When Alice Glover started cooking and selling pork rinds on the waterfront a dozen years ago, she naturally couldn’t have guessed she one day would have a USDA certified meat processing operation in her home.
“After I retired, I realized I had been looking out for people’s needs instead of planning my retirement,” she said. “I thought, ‘What am I going to do with my time’?”
She had talked to her brother a couple of years earlier at a family reunion and he told her what a hit pork rinds were as a snack in the South. So, she figured she would give it a try. After all, Kentucky is part of the South, right?
But Glover decided to do it the right way; she did research and created a business plan. She did market research within the state to see what competition existed, and she learned the closest pork rind manufacturers were in Indiana and Illinois.
That was 2002. And this week at the Kentucky State Fair, if you visit the Kentucky Proud tent, you’ll find Glover selling her signature pork rinds, gumbo, shrimp and grits, chicken chili and more. It will mark her 10th year as a fair vendor. And, as noted, she never could have foreseen it.
“Oh no,” she says, and laughs about the question. “No, not really.”
In fact, when she first started selling her products at the fair, all she did was pork rinds. She decided to expand partly because her son talked her into entering her chicken chili in the Phoenix Hill Chili Cook-off – it finished second – and partly because she realized pork rinds are a better fit for a convenience store, grocery store or liquor store than a state fair.
“There’s so much competition,” she says. “Snacks are kind of an impulse thing. It’s kind of hard to compete with a turkey drum.”
Her timing with the pork rinds was spot on, however. They were beginning to get popular as a snack because it was during the time of the Atkins Diet craze – pork rinds don’t have any carbs. Glover is soft spoken and sweet, but she isn’t shy. She approached the Waterfront Development Corp. to get permission to cook and sell her snacks at the waterfront. Permission received, she got herself a mobile fryer and went to it. And they sold well. But she soon realized there were limitations.
“When the weather got cold and the wind was blowing, I couldn’t keep my oil hot enough,” Glover says. And when winter hit, the customers stayed home. The problem was, she had bags and bags of pork rinds: “I was wondering, ‘What in the world am I going to do with this inventory?’ It came to me: ‘Alice, you need to cook ’em, bag ’em and sell ’em.”

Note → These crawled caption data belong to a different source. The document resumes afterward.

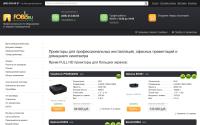 Fobis.ru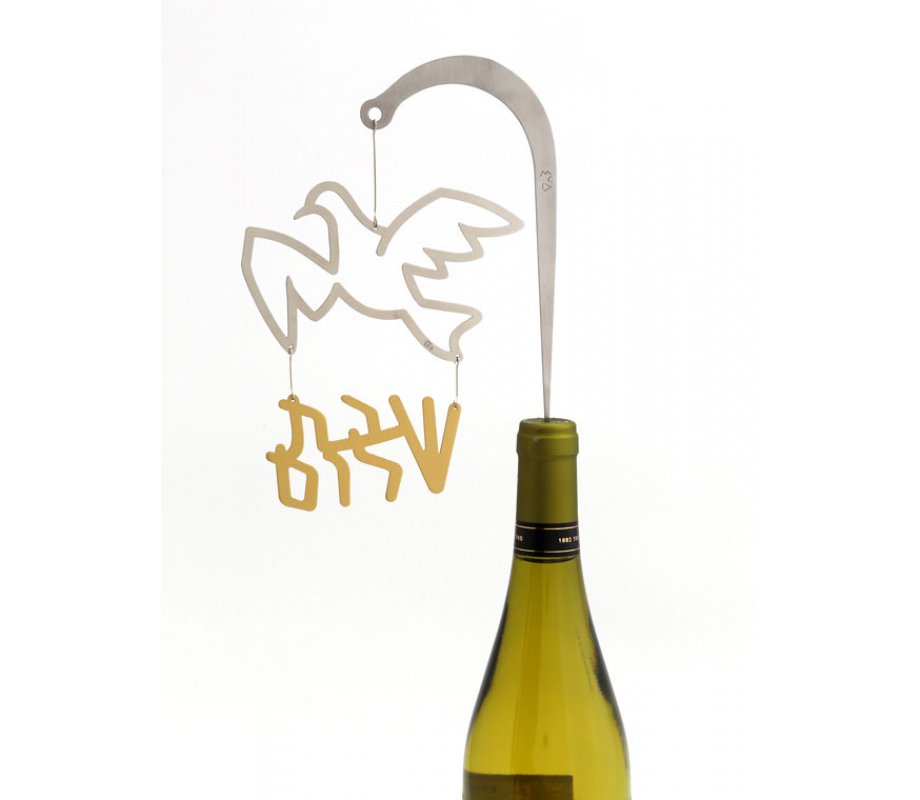 Shraga Landesman Silver and Gold Wine Bottle Stopper - Shabbat Shalom Dove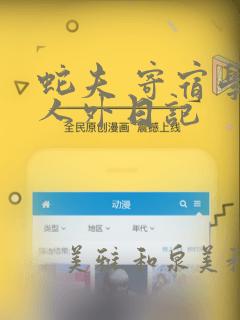 蛇夫 寄宿学校人外日记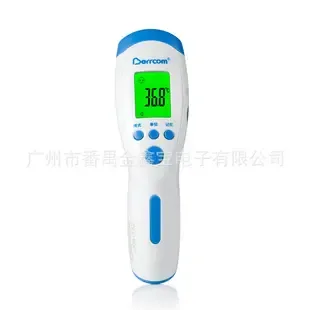 Guangzhou Panyu Jinxinbao Electronics Co., Ltd. - Pharmaceuticals & Healthcare reference image 1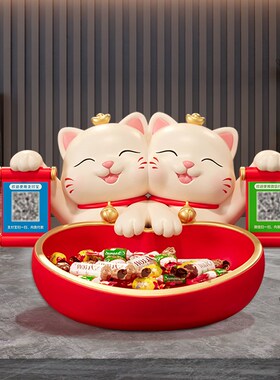 招财猫摆件新店开业大吉装饰品店铺前台吧台发财猫二维码收钱礼物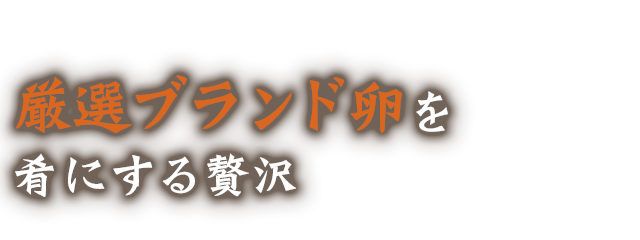 DHAグルメ卵を肴にする贅沢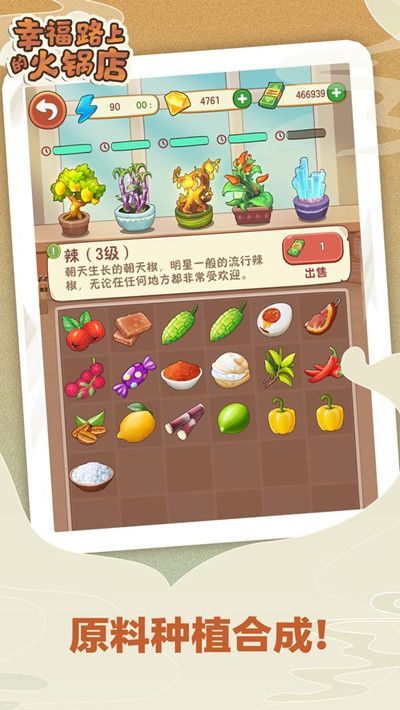 幸福路上的火锅店怎么玩？新手入门攻略大全[多图]图片3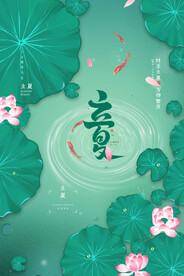 立夏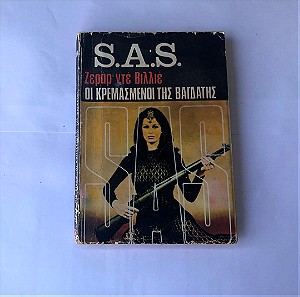 Vintage ΒΙΠΕΡ SAS 1976 Οι κρεμασμένοι της Βαγδάτης Ζεράρ ντε Βιλλιέ Μετάφραση Τασσώ Καββαδία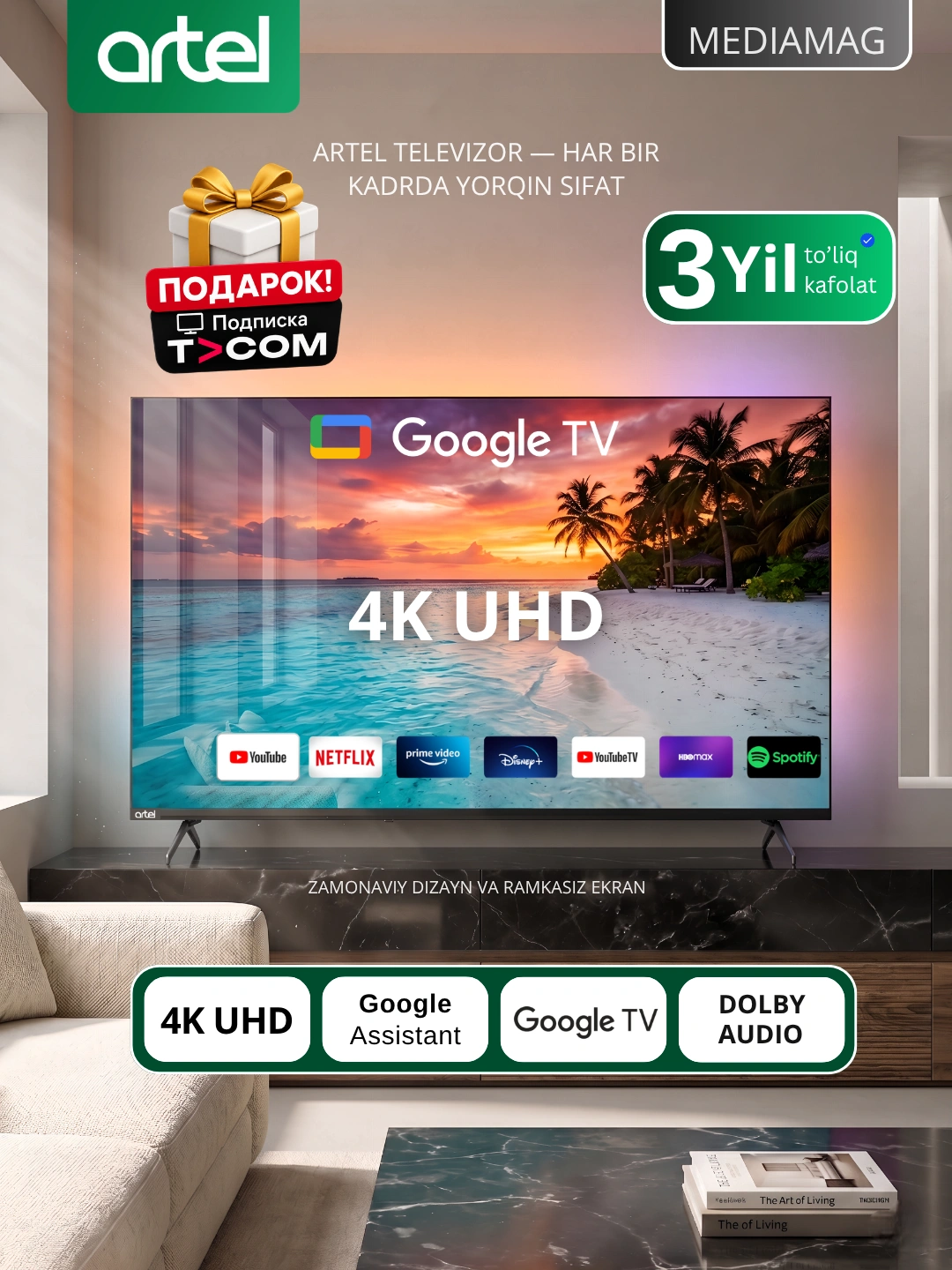 Телевизор Artel PUCH010 43″,50″,55″,65″ 4K UHD Google Tv, Dolby Digital за 3179000 сум со скидкой 21%. Uzum Market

And so she decided to become a USDA-certified meat processor and launch JITA Snacks LLC, named using the first letters in the names of her four grandchildren (Jaydah, Isaiah, Timothy and Alicia). She gradually used inventory sales to pay for equipment, and built a full-on processing plant of sorts in her garage and utility room, piece by piece. Now, that said, she’s not butchering pigs in her kitchen – she buys the frozen pig skin pieces, or “pellets,” pre-processed. In her 450-square-foot “plant,” she then finishes cooking them, seasons them and bags them for sale.
But she says they have a flavor reminiscent of bacon – a sure sales advantage over most snacks – and they come in six flavors: BBQ, Cheddar Cheese, Sweet & Hot, Fire Hot, Salt & Vinegar and Original. And as they are cooked in smaller batches in higher-quality oil, they are much softer and more flavorful than the stuff produced at mega-plants.
Meanwhile, her soups and other treats have become big hits as well, such as watermelon cups and various exotic teas (one is a mint julep tea).
I got a sampling of her wares recently and was taken aback by the shrimp and grits. That would be my first recommendation if you’re going to the fair and don’t like elephant ears and corn dogs. But the award-winning chicken chili is not far behind, and the gumbo is a solid choice as well. You can find her setting up her stand at various spots around town, like Apocalypse Brew Works and other locations where street food vendors and food trucks gather.
Heck, she may still be doing it another 10 years from now. Her son has moved on to other things, but she’s still cranking out 2,500 bags of pork rinds per month with the help of her grandchildren and selling them at places like Liquor Barn and various convenience stores and grocery stores.
And, of course, there’s the delicious shrimp and grits. When I ask if she thought her chili and other hot products are better bets at the fair this year than Krispy Kreme donut cheeseburgers or the new deep fried hot brown on a stick, she chuckles.
But, ever the businesswoman, she quickly gets serious, noting that her customers at the fair refer to her wares as “non-traditional fare food.” Hey, it’s a Southern thing.
“Deep fried hot brown on a stick?” she says. “I know it’s better than that.”
She laughs again. “It just has to get the recognition, that’s all.”